Exercise goal:
Reproduce verbatim the records from the line containing "How do you sequence" to the line containing "the woman's hand at [141,726] →", including both of those lines.
════════════════
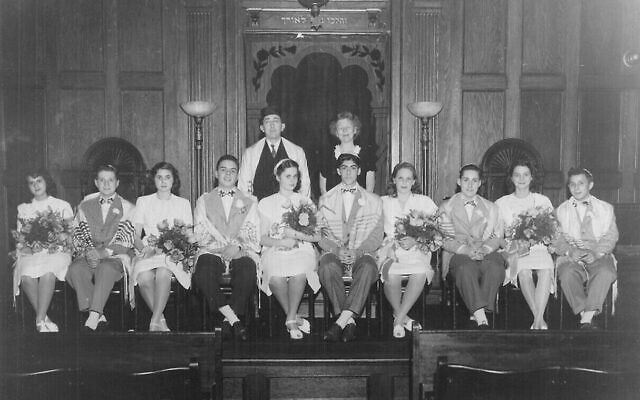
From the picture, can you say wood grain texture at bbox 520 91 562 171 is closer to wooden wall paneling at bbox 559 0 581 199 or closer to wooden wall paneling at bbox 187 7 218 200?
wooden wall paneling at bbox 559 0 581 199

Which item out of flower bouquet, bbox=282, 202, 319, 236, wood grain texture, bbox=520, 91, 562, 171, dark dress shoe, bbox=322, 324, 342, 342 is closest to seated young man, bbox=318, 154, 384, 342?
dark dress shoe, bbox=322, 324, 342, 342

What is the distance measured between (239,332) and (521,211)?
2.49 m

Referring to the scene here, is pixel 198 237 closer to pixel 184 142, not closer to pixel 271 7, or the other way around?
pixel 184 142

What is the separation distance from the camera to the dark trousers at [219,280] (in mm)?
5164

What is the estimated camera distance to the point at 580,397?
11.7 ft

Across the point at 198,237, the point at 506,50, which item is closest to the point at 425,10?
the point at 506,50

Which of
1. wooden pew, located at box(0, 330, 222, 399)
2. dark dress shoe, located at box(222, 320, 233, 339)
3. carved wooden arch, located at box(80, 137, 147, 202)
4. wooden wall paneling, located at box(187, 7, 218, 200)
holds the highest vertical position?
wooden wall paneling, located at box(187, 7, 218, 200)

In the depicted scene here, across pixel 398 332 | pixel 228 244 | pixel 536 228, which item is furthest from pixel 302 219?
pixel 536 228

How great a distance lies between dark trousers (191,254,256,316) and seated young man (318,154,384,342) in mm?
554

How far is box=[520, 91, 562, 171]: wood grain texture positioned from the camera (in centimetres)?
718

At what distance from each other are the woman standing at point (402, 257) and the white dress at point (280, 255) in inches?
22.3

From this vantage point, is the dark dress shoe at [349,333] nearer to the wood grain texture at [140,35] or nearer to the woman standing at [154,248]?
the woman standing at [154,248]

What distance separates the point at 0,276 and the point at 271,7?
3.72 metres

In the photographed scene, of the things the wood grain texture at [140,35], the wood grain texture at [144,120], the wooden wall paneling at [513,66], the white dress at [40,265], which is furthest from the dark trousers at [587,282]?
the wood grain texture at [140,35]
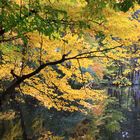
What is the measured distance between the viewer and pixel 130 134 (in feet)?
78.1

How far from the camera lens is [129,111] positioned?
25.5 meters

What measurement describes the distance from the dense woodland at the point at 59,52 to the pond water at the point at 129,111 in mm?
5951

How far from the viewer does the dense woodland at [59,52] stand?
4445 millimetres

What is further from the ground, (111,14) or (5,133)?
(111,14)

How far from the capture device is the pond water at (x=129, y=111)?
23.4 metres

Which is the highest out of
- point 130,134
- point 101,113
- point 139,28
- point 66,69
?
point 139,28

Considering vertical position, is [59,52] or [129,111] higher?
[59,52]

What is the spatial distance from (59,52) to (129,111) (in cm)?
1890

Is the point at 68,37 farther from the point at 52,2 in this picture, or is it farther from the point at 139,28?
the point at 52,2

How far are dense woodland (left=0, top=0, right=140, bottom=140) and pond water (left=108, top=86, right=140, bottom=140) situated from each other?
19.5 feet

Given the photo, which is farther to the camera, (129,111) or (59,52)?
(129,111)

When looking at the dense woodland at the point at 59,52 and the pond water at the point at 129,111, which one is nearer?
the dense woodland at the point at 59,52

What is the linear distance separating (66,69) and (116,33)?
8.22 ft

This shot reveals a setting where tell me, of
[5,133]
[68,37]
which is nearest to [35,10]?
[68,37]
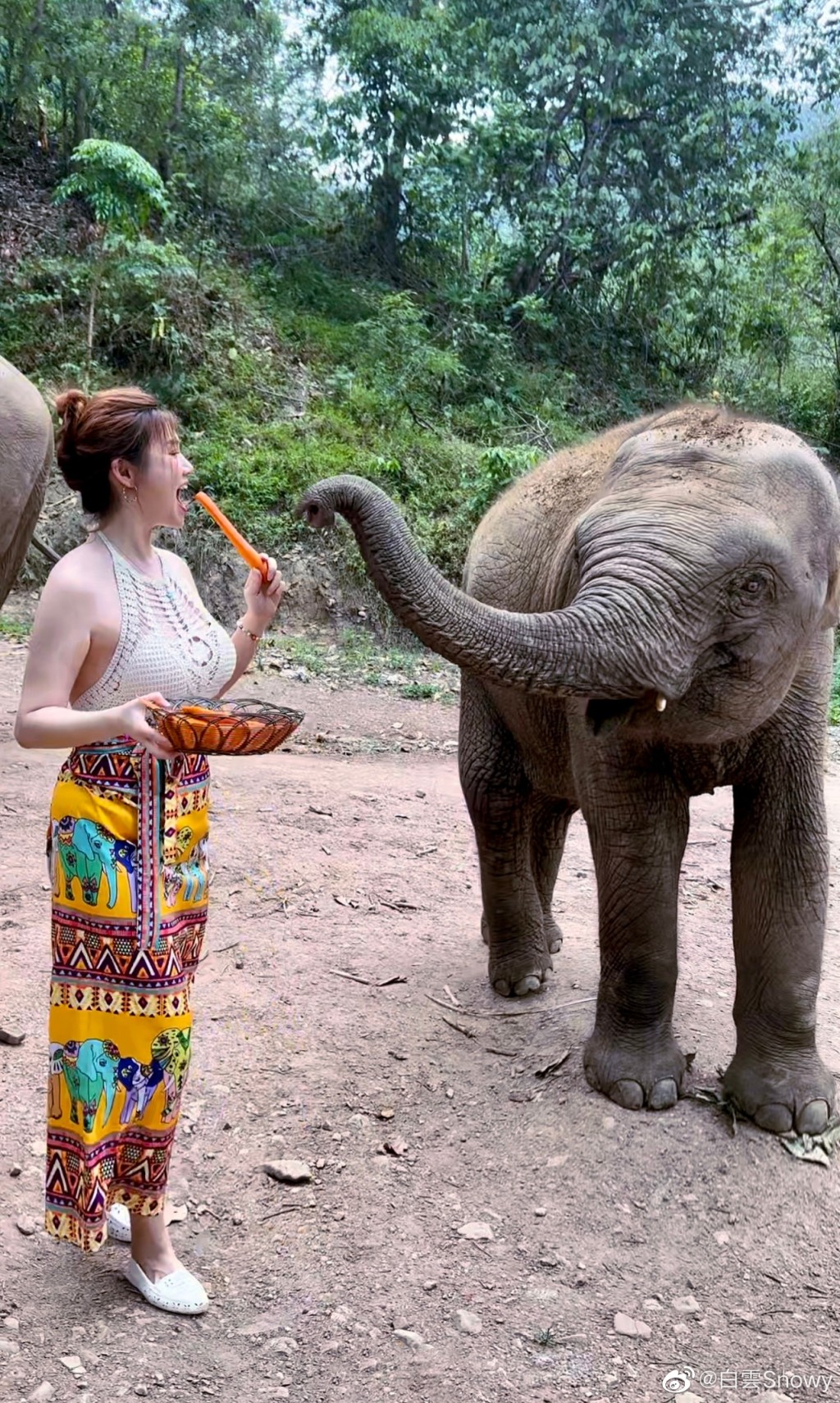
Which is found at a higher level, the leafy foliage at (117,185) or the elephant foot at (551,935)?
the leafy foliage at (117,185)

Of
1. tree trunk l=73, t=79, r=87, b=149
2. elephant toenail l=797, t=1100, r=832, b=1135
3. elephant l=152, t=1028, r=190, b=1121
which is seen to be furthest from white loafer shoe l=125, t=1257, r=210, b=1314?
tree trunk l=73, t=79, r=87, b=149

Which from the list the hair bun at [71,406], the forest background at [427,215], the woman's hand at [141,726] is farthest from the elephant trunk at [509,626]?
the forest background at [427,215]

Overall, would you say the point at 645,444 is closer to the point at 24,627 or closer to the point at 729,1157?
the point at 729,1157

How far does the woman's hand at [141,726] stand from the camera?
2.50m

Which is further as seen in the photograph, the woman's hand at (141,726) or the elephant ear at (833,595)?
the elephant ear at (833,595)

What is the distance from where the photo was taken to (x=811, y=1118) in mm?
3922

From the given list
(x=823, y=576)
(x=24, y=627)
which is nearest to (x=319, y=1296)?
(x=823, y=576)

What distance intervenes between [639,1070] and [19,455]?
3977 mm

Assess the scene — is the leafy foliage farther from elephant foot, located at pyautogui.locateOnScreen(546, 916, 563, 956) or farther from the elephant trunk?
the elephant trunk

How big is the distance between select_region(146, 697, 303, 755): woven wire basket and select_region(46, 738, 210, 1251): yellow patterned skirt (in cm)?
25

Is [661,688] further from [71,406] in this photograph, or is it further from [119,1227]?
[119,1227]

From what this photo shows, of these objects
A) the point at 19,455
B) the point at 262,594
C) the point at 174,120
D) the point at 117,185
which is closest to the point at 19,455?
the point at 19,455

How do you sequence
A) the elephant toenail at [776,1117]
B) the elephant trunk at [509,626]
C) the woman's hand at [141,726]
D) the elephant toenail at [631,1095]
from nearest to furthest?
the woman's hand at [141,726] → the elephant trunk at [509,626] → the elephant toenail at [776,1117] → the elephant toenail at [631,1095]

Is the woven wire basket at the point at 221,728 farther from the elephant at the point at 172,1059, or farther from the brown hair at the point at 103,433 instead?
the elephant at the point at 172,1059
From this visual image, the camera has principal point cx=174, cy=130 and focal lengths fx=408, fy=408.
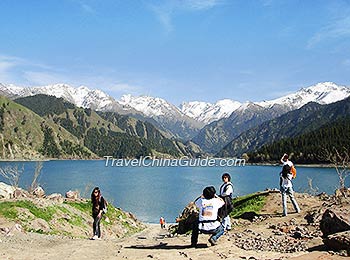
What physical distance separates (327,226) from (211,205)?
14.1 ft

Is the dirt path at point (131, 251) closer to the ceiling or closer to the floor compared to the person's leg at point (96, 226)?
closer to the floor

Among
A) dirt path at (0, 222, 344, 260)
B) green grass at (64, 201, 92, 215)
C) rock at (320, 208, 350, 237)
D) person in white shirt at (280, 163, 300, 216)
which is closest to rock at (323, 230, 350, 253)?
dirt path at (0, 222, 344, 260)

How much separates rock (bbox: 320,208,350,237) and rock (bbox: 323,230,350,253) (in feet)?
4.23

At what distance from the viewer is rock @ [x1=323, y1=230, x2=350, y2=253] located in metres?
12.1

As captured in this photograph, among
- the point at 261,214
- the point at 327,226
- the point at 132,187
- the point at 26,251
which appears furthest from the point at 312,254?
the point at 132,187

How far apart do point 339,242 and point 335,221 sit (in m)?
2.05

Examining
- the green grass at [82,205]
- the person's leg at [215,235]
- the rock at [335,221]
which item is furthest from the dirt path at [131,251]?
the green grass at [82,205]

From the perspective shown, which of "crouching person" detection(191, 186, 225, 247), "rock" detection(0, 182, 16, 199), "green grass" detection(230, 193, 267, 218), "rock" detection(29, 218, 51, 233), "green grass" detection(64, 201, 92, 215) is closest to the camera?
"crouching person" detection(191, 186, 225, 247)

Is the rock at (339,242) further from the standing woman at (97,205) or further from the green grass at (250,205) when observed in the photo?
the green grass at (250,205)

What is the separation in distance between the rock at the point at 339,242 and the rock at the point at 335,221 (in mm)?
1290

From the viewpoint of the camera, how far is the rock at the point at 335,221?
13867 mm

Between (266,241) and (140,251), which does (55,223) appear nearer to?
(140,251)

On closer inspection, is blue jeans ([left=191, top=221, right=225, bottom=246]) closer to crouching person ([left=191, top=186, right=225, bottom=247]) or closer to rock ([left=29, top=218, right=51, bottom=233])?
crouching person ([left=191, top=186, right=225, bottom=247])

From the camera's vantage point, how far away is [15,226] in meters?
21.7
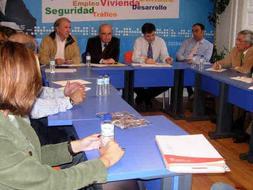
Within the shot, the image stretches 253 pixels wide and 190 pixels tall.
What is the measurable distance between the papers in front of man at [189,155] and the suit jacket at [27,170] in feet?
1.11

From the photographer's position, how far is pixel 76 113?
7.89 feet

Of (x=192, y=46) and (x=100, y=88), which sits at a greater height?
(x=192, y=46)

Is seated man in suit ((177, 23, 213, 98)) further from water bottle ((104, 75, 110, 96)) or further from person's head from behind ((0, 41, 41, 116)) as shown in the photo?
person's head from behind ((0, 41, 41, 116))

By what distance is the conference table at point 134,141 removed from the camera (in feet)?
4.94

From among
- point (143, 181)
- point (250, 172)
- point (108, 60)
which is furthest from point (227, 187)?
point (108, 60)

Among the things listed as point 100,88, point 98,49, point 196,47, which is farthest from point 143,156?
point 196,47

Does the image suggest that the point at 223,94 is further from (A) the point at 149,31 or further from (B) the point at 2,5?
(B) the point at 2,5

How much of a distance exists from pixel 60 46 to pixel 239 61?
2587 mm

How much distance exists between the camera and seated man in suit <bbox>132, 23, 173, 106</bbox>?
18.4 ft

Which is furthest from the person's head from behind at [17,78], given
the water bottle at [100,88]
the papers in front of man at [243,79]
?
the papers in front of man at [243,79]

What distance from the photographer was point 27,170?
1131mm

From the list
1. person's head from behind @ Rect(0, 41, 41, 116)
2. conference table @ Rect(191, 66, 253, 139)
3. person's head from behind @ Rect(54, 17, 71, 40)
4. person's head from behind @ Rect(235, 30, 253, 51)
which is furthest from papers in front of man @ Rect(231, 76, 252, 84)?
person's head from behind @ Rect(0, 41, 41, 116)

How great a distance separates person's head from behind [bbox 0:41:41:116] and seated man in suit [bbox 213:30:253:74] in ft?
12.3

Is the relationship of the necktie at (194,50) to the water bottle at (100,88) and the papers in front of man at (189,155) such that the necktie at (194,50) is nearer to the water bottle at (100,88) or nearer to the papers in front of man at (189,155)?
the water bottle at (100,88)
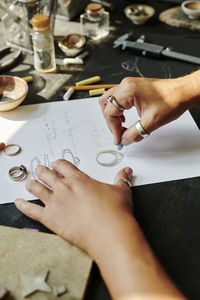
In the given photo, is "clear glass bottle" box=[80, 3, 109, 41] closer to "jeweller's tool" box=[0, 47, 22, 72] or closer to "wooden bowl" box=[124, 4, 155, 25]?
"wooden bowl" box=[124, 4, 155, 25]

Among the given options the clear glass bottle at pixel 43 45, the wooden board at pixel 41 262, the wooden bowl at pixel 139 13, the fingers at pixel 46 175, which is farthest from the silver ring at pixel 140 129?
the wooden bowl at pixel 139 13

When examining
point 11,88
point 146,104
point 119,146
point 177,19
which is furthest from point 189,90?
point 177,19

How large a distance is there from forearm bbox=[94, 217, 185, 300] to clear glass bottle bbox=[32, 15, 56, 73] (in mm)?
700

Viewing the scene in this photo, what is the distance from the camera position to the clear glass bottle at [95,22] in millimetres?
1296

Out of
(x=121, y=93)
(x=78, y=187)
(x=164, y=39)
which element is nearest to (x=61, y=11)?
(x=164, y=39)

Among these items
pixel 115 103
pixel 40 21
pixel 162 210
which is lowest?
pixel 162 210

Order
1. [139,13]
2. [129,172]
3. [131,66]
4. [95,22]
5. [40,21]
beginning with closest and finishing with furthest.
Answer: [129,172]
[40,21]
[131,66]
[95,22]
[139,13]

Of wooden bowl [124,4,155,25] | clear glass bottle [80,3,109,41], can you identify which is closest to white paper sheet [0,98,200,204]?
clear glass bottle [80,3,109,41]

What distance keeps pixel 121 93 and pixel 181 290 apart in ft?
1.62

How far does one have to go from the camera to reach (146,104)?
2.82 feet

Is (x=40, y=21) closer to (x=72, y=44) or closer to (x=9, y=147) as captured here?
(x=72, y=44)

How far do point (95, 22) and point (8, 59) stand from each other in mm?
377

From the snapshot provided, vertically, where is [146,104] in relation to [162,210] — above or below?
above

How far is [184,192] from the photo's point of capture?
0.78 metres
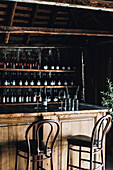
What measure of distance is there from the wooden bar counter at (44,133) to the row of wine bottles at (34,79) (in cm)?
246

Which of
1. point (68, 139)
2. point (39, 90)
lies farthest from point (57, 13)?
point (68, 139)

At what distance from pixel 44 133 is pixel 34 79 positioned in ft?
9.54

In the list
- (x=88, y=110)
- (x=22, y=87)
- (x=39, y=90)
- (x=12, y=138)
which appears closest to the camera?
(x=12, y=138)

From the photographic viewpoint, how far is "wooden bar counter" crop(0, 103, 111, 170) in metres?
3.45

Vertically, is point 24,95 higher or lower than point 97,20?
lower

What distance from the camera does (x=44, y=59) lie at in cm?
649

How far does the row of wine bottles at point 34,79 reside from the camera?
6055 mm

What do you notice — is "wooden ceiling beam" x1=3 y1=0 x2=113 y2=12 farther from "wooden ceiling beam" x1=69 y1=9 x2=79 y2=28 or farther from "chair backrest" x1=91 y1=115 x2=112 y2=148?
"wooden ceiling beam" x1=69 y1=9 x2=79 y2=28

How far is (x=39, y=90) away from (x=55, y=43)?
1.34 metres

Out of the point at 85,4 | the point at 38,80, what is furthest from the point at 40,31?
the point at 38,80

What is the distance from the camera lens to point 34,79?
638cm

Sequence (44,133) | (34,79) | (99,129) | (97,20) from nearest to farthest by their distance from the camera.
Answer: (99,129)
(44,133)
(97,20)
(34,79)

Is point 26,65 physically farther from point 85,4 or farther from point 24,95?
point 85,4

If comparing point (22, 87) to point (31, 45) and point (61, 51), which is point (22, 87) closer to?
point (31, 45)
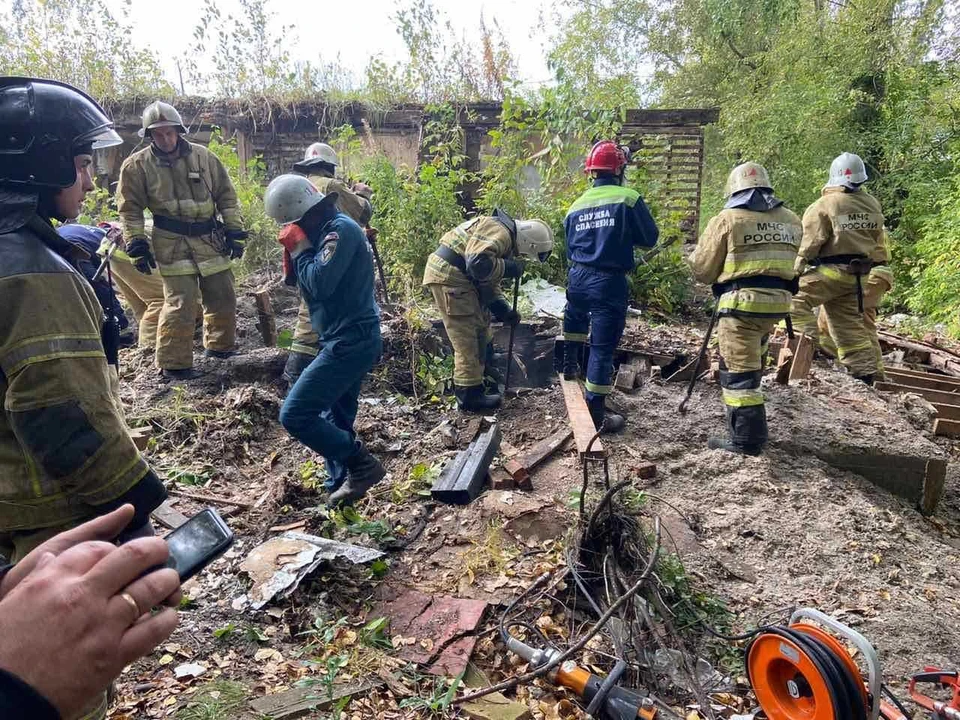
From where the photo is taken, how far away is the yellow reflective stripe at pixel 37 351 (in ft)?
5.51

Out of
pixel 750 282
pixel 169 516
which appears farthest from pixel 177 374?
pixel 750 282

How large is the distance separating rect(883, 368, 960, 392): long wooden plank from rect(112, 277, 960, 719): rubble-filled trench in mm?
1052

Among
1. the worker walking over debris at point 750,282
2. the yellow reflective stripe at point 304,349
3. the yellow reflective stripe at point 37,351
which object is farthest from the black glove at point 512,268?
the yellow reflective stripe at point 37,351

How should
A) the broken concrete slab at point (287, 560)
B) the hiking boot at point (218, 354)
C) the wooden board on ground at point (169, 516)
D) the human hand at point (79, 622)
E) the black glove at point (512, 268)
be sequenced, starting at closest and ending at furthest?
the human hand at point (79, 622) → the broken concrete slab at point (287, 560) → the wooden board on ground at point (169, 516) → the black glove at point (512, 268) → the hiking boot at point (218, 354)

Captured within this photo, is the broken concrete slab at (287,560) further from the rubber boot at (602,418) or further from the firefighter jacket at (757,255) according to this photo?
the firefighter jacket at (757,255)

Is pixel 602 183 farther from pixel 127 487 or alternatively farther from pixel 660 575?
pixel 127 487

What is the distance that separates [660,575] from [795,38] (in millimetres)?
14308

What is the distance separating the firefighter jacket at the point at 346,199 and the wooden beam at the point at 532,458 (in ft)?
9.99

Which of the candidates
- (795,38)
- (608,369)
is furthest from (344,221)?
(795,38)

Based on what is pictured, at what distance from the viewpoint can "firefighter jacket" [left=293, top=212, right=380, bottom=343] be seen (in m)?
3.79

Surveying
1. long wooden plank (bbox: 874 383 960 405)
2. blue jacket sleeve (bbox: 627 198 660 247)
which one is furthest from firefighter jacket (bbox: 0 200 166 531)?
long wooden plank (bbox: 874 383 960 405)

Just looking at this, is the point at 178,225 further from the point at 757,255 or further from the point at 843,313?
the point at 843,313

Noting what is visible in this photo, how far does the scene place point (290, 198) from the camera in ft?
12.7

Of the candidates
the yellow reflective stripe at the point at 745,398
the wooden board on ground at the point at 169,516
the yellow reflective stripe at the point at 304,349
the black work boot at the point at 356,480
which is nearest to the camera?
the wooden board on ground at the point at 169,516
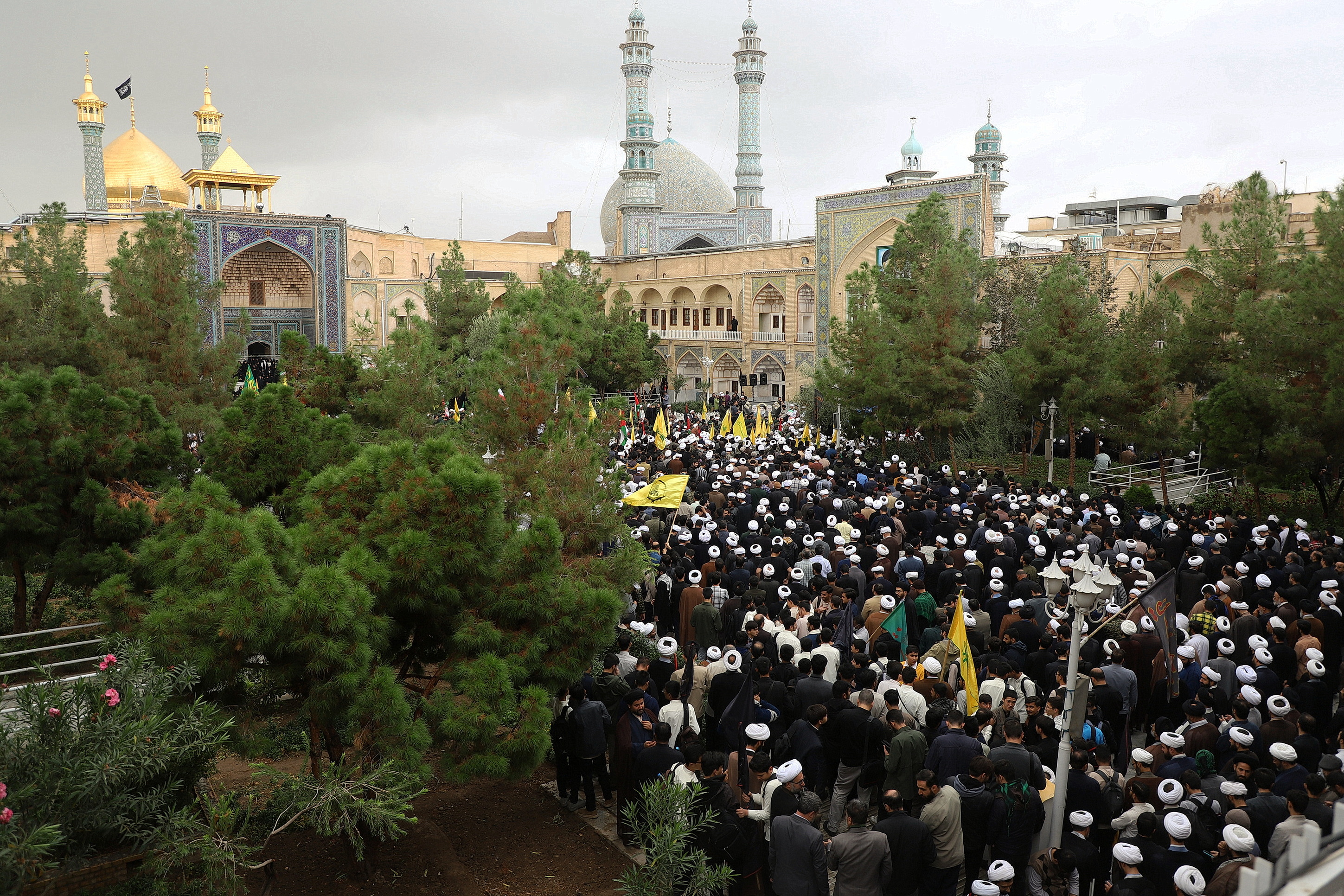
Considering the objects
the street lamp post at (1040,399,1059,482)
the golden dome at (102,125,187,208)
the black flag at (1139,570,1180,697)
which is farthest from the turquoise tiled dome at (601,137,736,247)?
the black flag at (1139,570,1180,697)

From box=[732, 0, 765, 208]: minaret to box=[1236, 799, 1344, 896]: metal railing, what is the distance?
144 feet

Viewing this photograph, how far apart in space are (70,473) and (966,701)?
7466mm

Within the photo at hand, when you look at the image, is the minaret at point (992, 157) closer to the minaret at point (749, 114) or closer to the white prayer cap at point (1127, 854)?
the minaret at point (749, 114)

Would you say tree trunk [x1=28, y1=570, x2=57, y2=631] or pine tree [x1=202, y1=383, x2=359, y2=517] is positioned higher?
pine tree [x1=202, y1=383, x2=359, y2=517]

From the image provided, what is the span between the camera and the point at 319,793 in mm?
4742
════════════════
Finished task:
How do you sequence
A) the elephant toenail at [776,1117]
B) the elephant trunk at [509,626]
C) the woman's hand at [141,726]
D) the elephant toenail at [631,1095]
from nearest to furthest?
the woman's hand at [141,726] → the elephant trunk at [509,626] → the elephant toenail at [776,1117] → the elephant toenail at [631,1095]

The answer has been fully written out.